* Data to examine:
***
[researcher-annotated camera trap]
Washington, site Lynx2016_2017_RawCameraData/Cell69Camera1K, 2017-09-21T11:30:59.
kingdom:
***
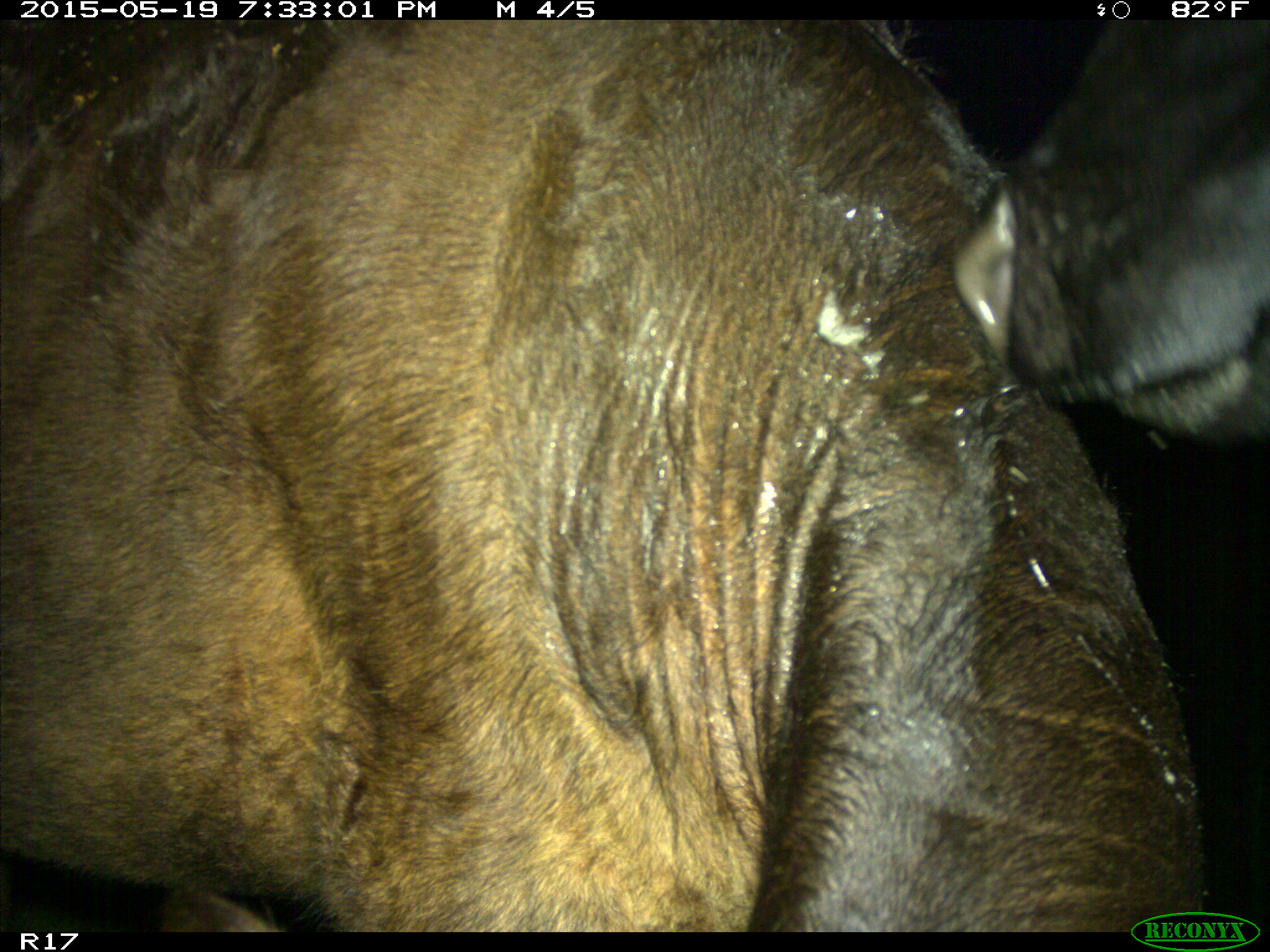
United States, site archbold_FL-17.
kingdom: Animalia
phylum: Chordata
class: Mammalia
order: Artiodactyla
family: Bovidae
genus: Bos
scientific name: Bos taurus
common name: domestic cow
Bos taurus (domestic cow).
***
* Task requirements: Show every line above in which the word "site" occurs.

* Response box:
Washington, site Lynx2016_2017_RawCameraData/Cell69Camera1K, 2017-09-21T11:30:59.
United States, site archbold_FL-17.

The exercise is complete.